══ MATERIAL FOR THE TASK ══
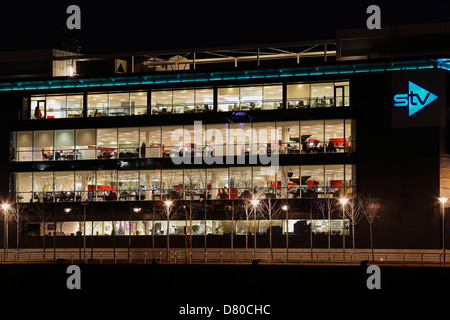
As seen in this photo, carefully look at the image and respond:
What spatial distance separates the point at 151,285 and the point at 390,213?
23986 millimetres

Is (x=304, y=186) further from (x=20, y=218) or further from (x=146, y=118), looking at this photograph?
(x=20, y=218)

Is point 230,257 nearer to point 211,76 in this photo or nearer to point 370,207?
point 370,207

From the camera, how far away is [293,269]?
169 feet

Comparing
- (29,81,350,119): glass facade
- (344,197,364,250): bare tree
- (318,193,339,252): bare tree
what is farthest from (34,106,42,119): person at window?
(344,197,364,250): bare tree

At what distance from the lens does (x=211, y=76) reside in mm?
75875

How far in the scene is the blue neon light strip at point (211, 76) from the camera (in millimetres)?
71625

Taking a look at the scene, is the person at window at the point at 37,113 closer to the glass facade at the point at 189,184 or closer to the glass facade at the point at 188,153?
the glass facade at the point at 188,153

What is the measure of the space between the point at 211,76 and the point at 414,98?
58.4 feet

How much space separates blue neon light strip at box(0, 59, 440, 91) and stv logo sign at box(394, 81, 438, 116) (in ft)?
8.09

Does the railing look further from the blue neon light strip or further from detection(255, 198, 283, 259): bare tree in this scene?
the blue neon light strip

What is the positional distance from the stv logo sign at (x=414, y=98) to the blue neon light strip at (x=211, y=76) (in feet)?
8.09

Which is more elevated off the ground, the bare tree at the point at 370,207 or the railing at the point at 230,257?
the bare tree at the point at 370,207

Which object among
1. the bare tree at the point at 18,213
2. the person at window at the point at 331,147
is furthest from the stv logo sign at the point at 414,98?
the bare tree at the point at 18,213

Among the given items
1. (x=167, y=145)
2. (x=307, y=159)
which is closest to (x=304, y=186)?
(x=307, y=159)
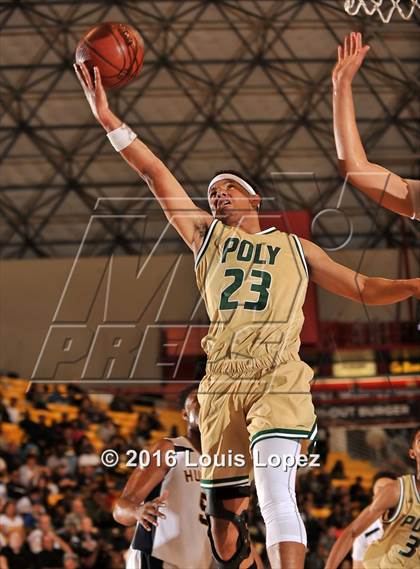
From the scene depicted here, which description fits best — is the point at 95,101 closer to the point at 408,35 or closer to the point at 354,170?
the point at 354,170

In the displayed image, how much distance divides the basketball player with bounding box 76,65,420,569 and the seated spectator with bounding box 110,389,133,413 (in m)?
13.3

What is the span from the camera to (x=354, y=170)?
3787 millimetres

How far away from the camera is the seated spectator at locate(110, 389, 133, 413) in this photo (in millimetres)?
17609

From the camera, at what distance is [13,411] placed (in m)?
15.0

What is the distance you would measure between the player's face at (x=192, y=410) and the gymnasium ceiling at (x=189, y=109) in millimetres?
16097

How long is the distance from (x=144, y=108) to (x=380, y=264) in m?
6.26

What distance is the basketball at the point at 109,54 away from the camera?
4.72 m

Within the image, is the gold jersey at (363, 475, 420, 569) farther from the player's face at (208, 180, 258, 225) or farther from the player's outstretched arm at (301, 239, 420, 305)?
the player's face at (208, 180, 258, 225)

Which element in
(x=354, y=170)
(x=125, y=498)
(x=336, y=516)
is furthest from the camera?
(x=336, y=516)

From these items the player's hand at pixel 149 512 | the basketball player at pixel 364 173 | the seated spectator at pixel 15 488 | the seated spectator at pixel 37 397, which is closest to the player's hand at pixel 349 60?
the basketball player at pixel 364 173

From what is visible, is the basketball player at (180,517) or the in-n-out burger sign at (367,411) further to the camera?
the in-n-out burger sign at (367,411)

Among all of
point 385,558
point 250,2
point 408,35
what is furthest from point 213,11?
point 385,558

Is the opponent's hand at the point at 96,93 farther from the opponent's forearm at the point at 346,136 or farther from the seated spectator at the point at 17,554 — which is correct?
the seated spectator at the point at 17,554

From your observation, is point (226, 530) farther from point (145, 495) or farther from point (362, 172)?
point (362, 172)
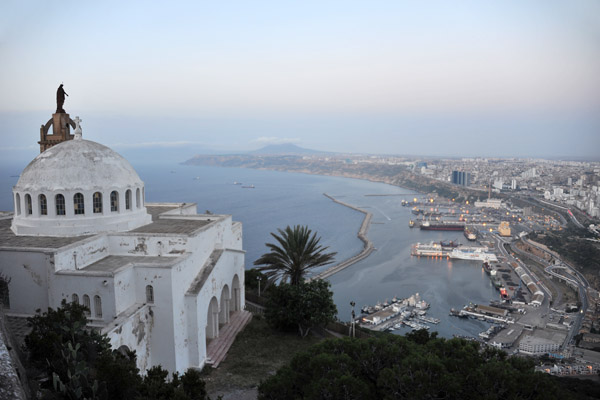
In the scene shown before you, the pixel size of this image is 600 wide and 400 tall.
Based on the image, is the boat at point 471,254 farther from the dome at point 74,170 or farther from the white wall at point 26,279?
the white wall at point 26,279

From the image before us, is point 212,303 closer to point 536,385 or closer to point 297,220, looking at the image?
point 536,385

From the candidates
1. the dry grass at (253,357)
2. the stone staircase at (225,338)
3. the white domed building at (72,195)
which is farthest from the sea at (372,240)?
the white domed building at (72,195)

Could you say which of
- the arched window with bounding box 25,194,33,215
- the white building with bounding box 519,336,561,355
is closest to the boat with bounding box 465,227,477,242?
the white building with bounding box 519,336,561,355

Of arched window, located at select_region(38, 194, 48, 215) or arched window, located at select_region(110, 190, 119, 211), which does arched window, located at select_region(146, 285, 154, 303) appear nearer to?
arched window, located at select_region(110, 190, 119, 211)

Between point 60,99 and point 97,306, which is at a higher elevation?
point 60,99

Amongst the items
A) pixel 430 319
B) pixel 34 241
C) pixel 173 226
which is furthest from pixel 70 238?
pixel 430 319

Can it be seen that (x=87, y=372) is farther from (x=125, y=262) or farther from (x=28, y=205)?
(x=28, y=205)
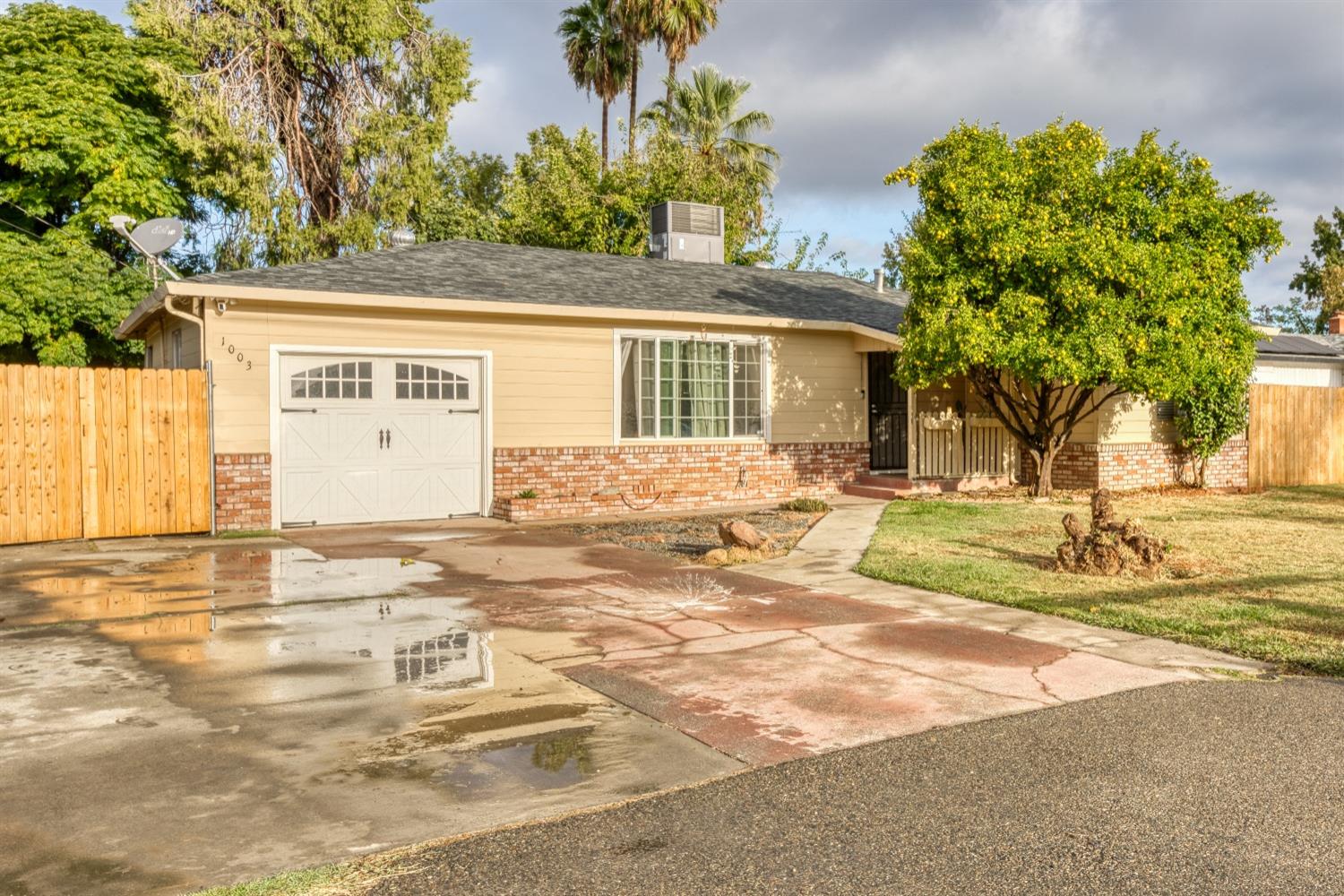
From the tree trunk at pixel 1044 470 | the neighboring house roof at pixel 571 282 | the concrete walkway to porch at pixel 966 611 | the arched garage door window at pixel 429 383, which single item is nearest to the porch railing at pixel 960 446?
the tree trunk at pixel 1044 470

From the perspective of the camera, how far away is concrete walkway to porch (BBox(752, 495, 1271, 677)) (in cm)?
625

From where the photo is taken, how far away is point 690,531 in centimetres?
1270

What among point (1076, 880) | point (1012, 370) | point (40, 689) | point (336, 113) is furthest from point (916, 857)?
point (336, 113)

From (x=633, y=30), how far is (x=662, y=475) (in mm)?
21978

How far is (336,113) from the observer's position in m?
27.1

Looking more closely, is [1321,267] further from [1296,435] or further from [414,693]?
[414,693]

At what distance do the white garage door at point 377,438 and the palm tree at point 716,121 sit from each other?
2110 cm

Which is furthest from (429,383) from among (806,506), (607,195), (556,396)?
(607,195)

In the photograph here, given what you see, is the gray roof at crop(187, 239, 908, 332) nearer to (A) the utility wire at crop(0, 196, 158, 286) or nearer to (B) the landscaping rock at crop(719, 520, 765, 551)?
(B) the landscaping rock at crop(719, 520, 765, 551)

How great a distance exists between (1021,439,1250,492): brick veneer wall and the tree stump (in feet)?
26.9

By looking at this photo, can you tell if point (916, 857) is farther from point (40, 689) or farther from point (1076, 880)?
point (40, 689)

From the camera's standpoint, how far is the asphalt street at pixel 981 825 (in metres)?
3.37

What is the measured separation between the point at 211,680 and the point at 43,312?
844 inches

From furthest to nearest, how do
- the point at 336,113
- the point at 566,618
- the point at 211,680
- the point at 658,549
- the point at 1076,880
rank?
the point at 336,113
the point at 658,549
the point at 566,618
the point at 211,680
the point at 1076,880
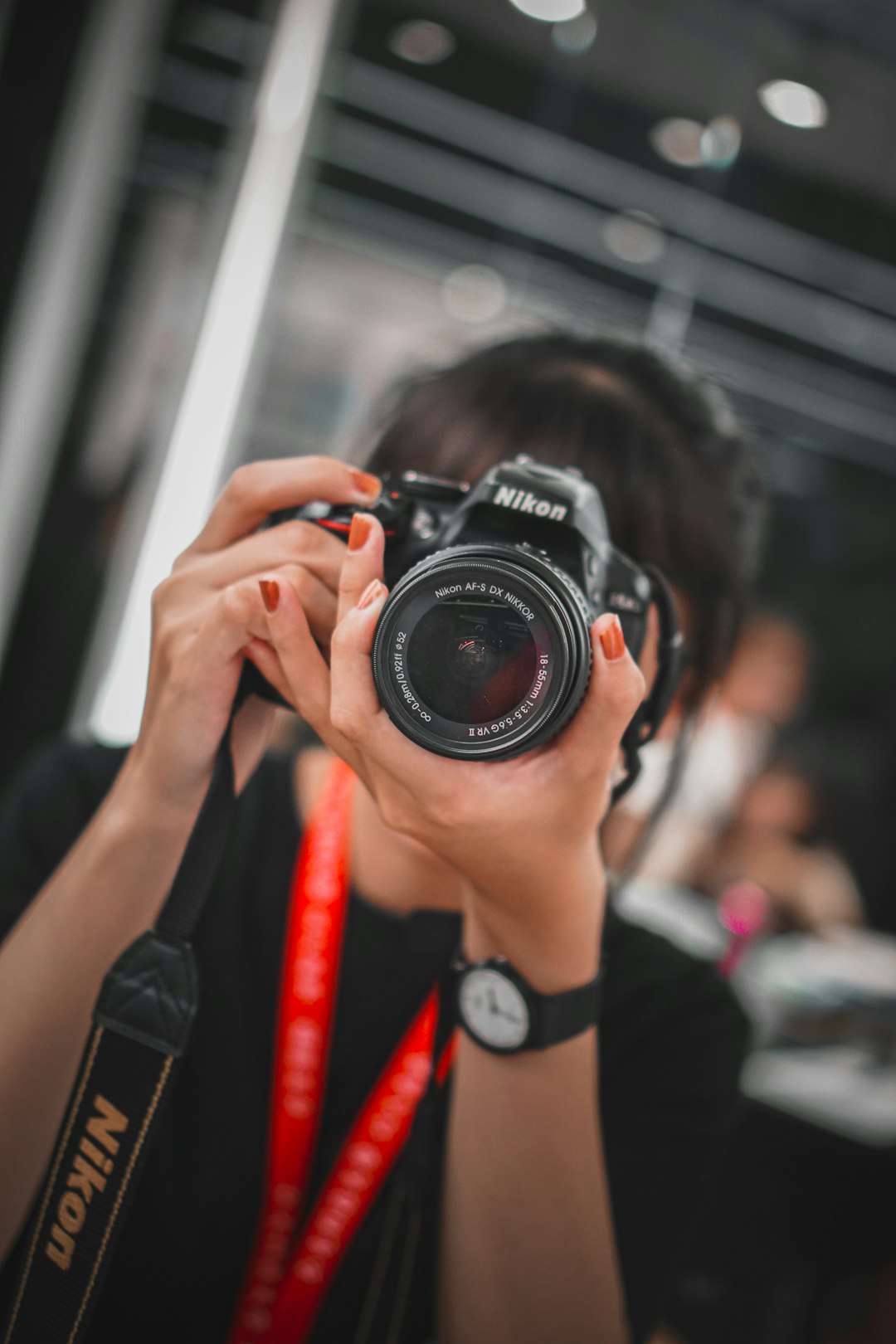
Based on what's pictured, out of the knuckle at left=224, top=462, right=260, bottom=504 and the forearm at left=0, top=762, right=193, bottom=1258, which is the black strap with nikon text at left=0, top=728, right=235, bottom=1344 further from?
the knuckle at left=224, top=462, right=260, bottom=504

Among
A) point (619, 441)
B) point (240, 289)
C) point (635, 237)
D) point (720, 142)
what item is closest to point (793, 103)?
point (720, 142)

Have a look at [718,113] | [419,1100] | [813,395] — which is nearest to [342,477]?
[419,1100]

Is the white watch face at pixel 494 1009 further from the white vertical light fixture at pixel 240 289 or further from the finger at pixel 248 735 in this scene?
the white vertical light fixture at pixel 240 289

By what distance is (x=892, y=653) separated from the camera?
10.4 ft

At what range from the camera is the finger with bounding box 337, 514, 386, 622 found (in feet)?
1.47

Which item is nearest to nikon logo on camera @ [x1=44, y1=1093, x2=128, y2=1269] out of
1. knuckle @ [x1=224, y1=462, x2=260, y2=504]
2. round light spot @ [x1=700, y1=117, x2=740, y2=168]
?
knuckle @ [x1=224, y1=462, x2=260, y2=504]

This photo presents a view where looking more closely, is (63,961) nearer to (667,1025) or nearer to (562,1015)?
(562,1015)

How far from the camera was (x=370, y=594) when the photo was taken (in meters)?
0.44

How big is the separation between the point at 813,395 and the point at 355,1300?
8.12 feet

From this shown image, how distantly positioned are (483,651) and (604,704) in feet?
0.23

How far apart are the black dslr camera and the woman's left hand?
0.04 feet

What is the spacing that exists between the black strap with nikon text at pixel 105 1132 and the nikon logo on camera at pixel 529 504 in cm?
28

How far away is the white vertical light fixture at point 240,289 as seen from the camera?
138 cm

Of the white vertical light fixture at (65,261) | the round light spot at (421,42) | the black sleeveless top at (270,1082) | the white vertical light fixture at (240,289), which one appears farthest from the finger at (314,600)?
the round light spot at (421,42)
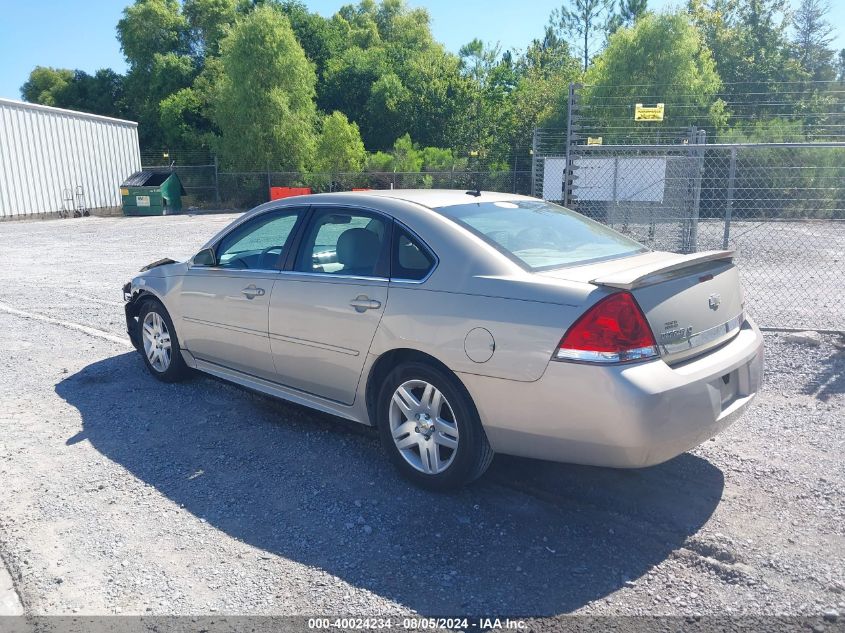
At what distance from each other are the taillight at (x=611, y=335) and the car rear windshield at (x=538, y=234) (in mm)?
539

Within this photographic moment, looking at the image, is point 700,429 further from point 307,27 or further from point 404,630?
point 307,27

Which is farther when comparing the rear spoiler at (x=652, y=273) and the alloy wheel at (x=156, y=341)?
the alloy wheel at (x=156, y=341)

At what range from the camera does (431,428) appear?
12.9 feet

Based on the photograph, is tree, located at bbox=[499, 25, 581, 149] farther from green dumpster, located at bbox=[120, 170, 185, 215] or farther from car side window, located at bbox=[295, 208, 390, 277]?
car side window, located at bbox=[295, 208, 390, 277]

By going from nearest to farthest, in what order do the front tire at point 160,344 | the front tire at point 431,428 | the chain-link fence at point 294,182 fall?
1. the front tire at point 431,428
2. the front tire at point 160,344
3. the chain-link fence at point 294,182

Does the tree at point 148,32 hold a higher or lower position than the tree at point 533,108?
higher

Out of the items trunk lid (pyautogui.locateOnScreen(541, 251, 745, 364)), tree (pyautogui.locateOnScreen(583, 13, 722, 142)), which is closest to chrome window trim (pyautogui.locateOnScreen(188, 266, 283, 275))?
trunk lid (pyautogui.locateOnScreen(541, 251, 745, 364))

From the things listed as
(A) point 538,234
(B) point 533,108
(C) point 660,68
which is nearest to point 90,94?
(B) point 533,108

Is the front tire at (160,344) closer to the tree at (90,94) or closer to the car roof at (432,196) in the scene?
the car roof at (432,196)

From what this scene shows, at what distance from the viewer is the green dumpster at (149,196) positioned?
33406 millimetres

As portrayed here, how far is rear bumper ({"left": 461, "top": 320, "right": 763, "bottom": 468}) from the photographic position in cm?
328

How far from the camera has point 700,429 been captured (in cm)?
354

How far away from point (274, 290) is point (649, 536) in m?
2.83

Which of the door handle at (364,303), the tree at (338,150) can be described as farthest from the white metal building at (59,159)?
the door handle at (364,303)
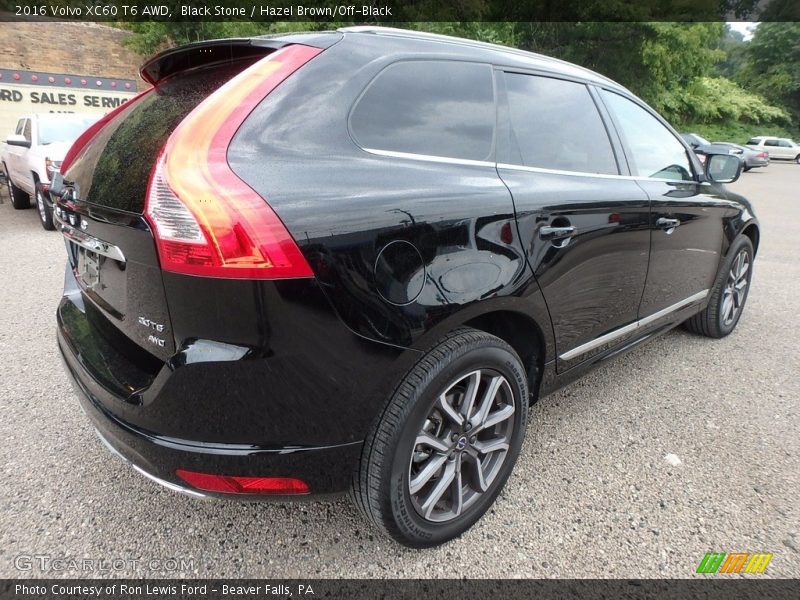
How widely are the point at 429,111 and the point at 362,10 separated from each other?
15.9m

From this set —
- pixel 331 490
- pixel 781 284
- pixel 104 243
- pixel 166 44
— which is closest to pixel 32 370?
pixel 104 243

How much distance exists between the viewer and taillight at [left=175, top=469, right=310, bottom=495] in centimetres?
151

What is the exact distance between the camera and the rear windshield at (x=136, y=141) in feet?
5.11

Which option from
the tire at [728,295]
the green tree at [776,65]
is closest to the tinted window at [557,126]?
the tire at [728,295]

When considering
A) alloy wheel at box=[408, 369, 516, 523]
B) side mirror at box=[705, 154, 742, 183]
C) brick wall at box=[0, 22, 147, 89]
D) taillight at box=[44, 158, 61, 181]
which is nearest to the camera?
alloy wheel at box=[408, 369, 516, 523]

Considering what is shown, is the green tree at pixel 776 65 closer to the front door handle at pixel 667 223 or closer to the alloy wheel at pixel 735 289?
the alloy wheel at pixel 735 289

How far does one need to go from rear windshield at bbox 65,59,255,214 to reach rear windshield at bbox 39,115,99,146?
257 inches

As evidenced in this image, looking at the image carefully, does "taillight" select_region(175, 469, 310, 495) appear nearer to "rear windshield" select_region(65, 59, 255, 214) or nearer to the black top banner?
"rear windshield" select_region(65, 59, 255, 214)

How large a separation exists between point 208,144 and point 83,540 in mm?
1505

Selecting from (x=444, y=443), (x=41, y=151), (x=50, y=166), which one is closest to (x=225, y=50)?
(x=444, y=443)

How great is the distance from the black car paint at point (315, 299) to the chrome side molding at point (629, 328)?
1.63 feet

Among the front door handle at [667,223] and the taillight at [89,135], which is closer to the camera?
the taillight at [89,135]

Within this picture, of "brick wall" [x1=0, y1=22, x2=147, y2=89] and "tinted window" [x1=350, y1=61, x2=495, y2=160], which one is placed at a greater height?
"brick wall" [x1=0, y1=22, x2=147, y2=89]

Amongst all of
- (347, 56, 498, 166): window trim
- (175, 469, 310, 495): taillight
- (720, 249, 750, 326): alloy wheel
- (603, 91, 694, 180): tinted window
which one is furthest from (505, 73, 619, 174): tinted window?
(720, 249, 750, 326): alloy wheel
═══
Return exactly the lines from the one containing "Among the front" to the last line of the data, and nothing more.

SOLUTION FOR THIS EXERCISE:
Among the front door handle at [667,223] and the taillight at [89,135], which is closer to the camera?
the taillight at [89,135]

Within this picture, of "brick wall" [x1=0, y1=22, x2=147, y2=89] and "tinted window" [x1=350, y1=61, x2=495, y2=160], which one is placed at a greater height?
"brick wall" [x1=0, y1=22, x2=147, y2=89]

Amongst all of
- (347, 56, 498, 166): window trim
- (175, 469, 310, 495): taillight
- (720, 249, 750, 326): alloy wheel
- (603, 91, 694, 180): tinted window
which one is furthest from (505, 73, 619, 174): tinted window?
(720, 249, 750, 326): alloy wheel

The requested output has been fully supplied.